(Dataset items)
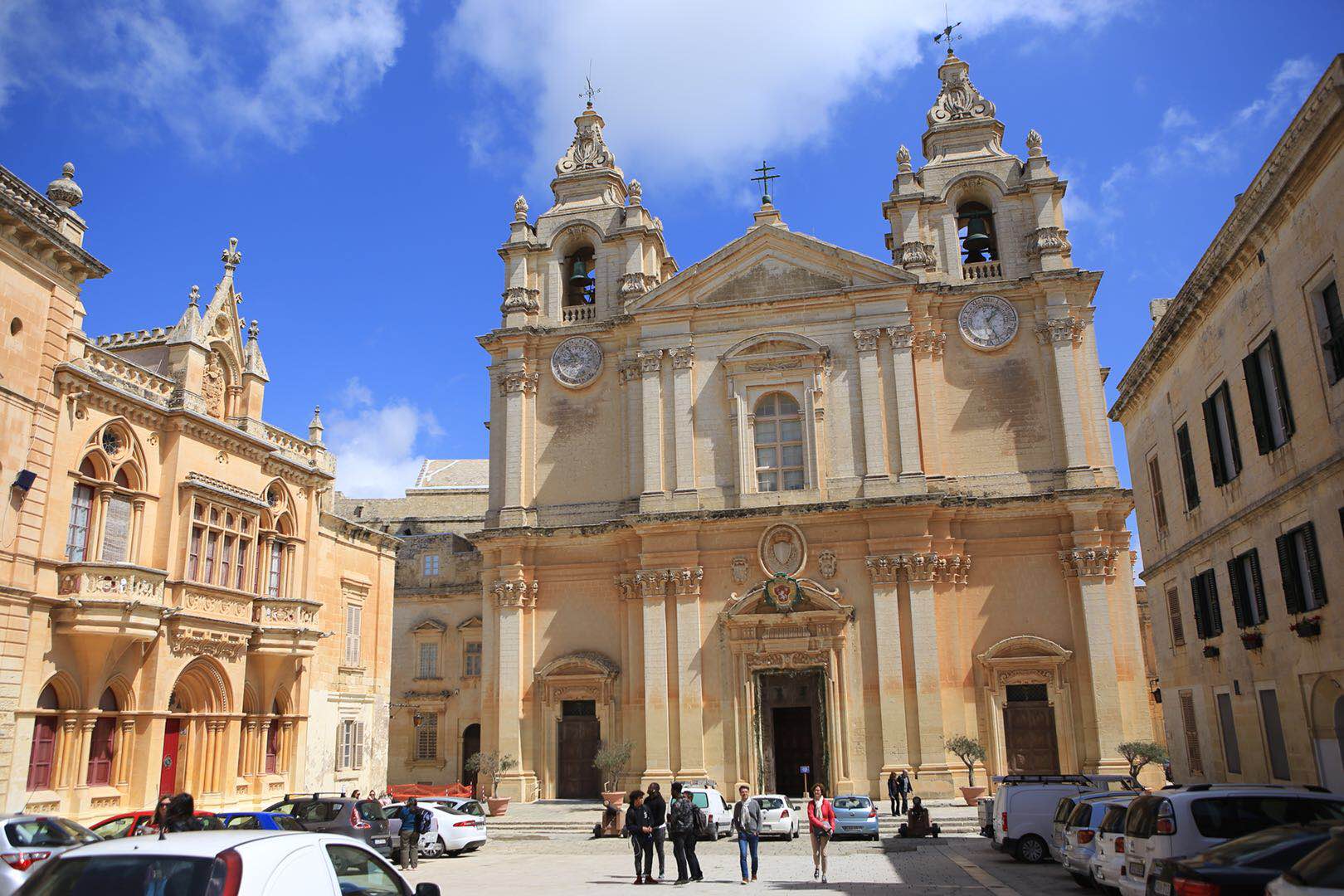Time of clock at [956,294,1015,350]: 1:26
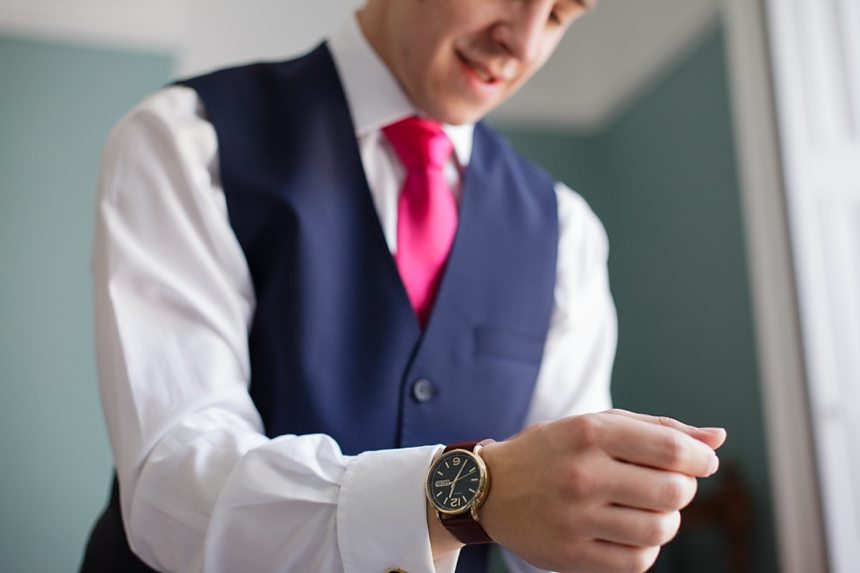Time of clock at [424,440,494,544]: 9:05
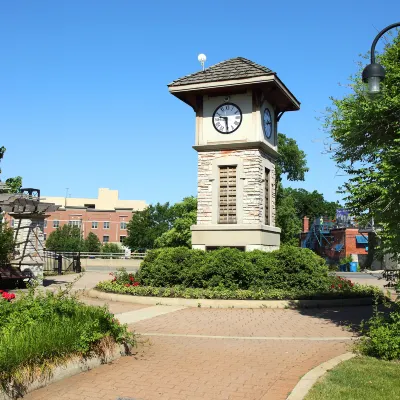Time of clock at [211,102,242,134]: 9:28
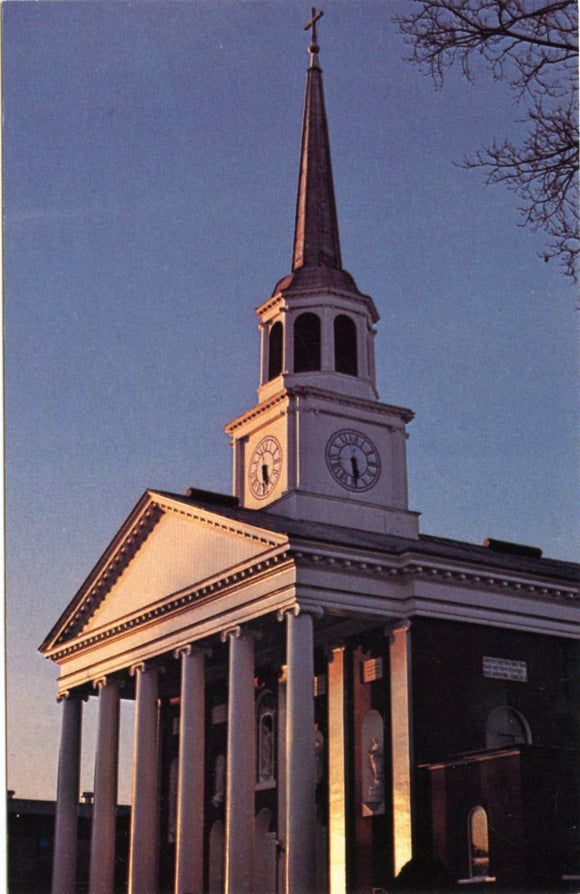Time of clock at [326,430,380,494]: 5:29
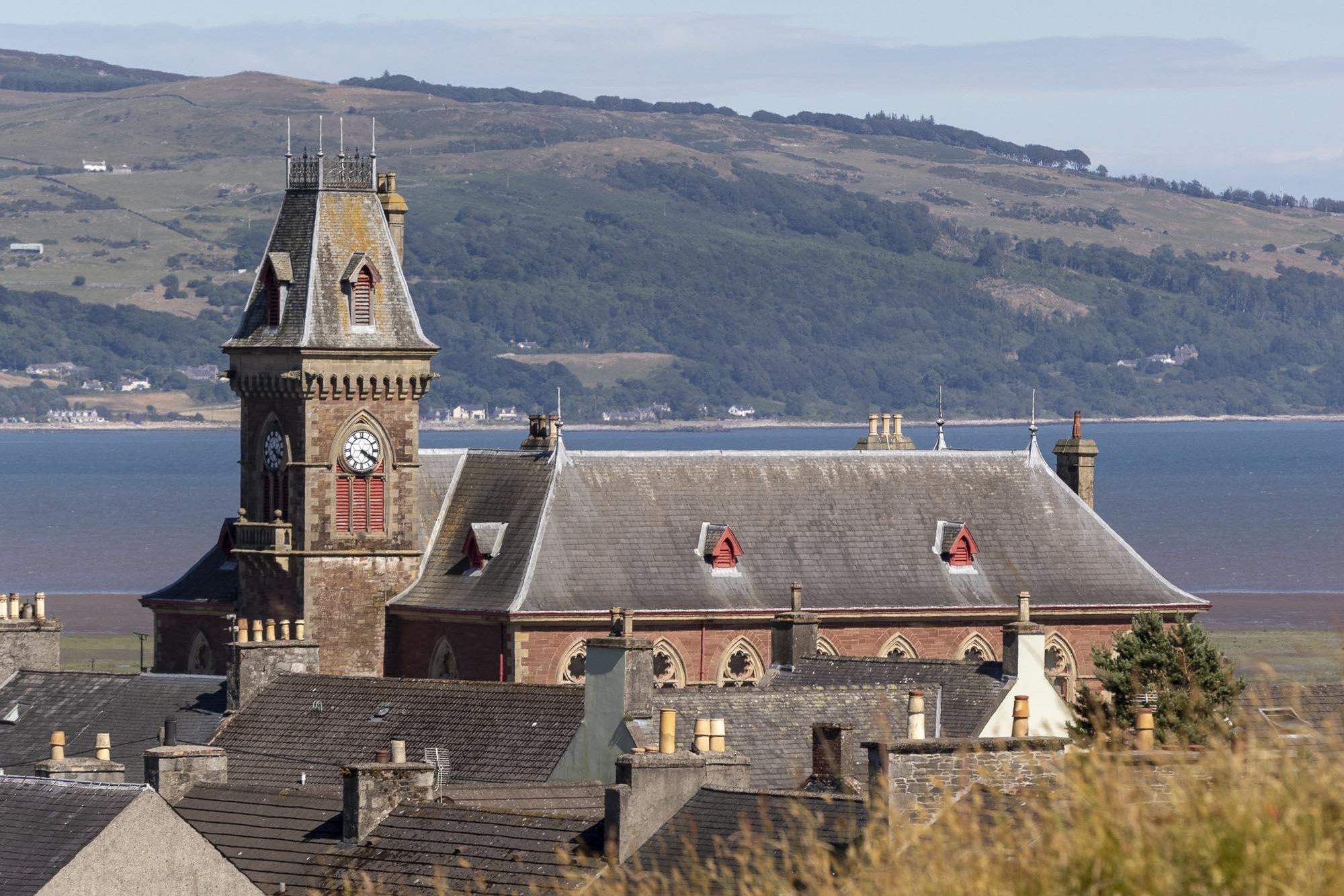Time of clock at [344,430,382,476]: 4:19
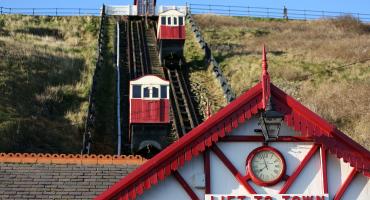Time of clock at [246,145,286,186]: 7:57
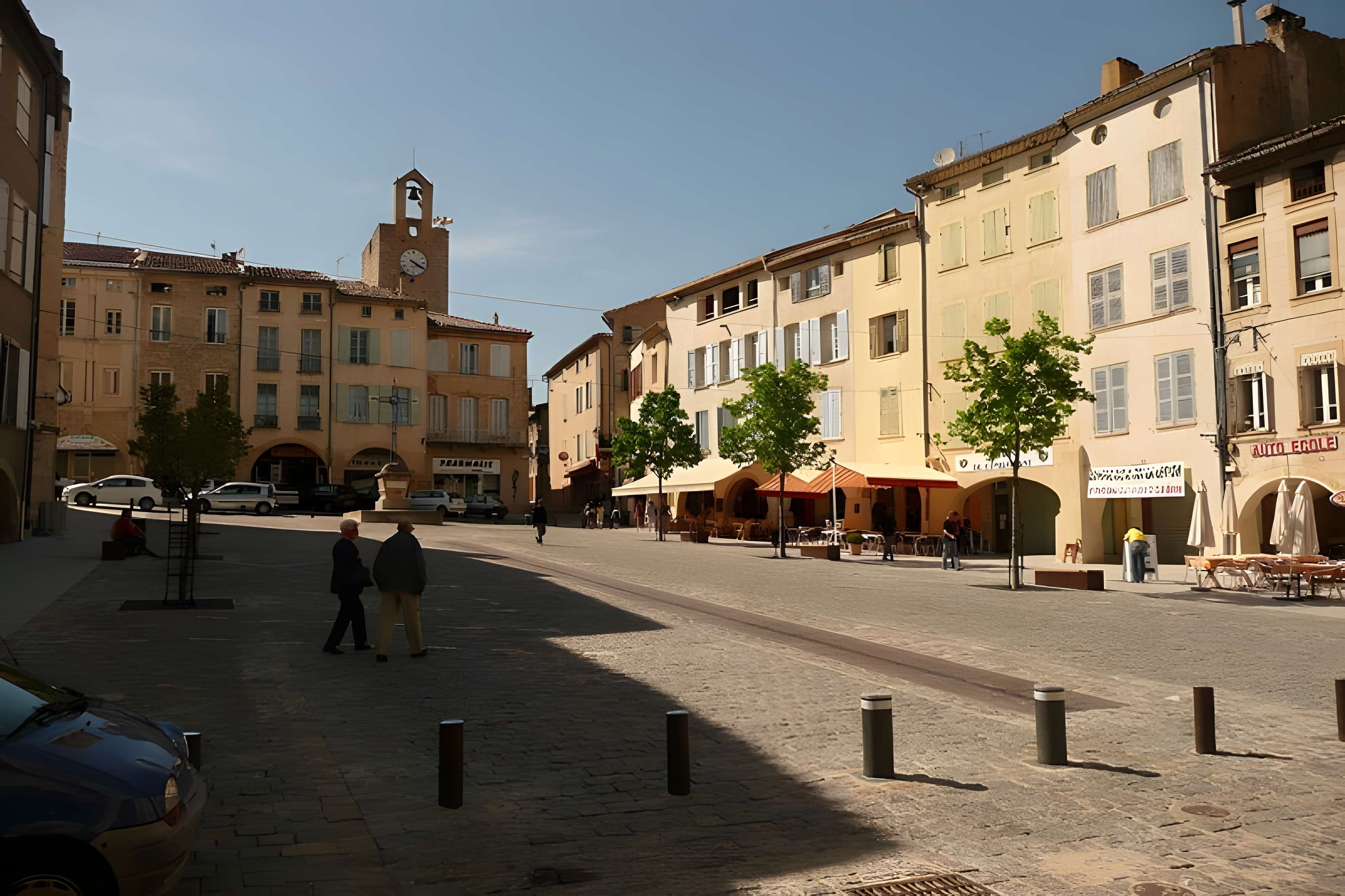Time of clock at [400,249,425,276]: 4:19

*Exercise prompt:* Can you quote every line above word for word, leaving the pictures out of your answer?

*Final result:*
Time of clock at [956,294,1015,350]: 1:26
Time of clock at [424,440,494,544]: 9:05
Time of clock at [211,102,242,134]: 9:28
Time of clock at [326,430,380,494]: 5:29
Time of clock at [344,430,382,476]: 4:19
Time of clock at [246,145,286,186]: 7:57
Time of clock at [400,249,425,276]: 4:19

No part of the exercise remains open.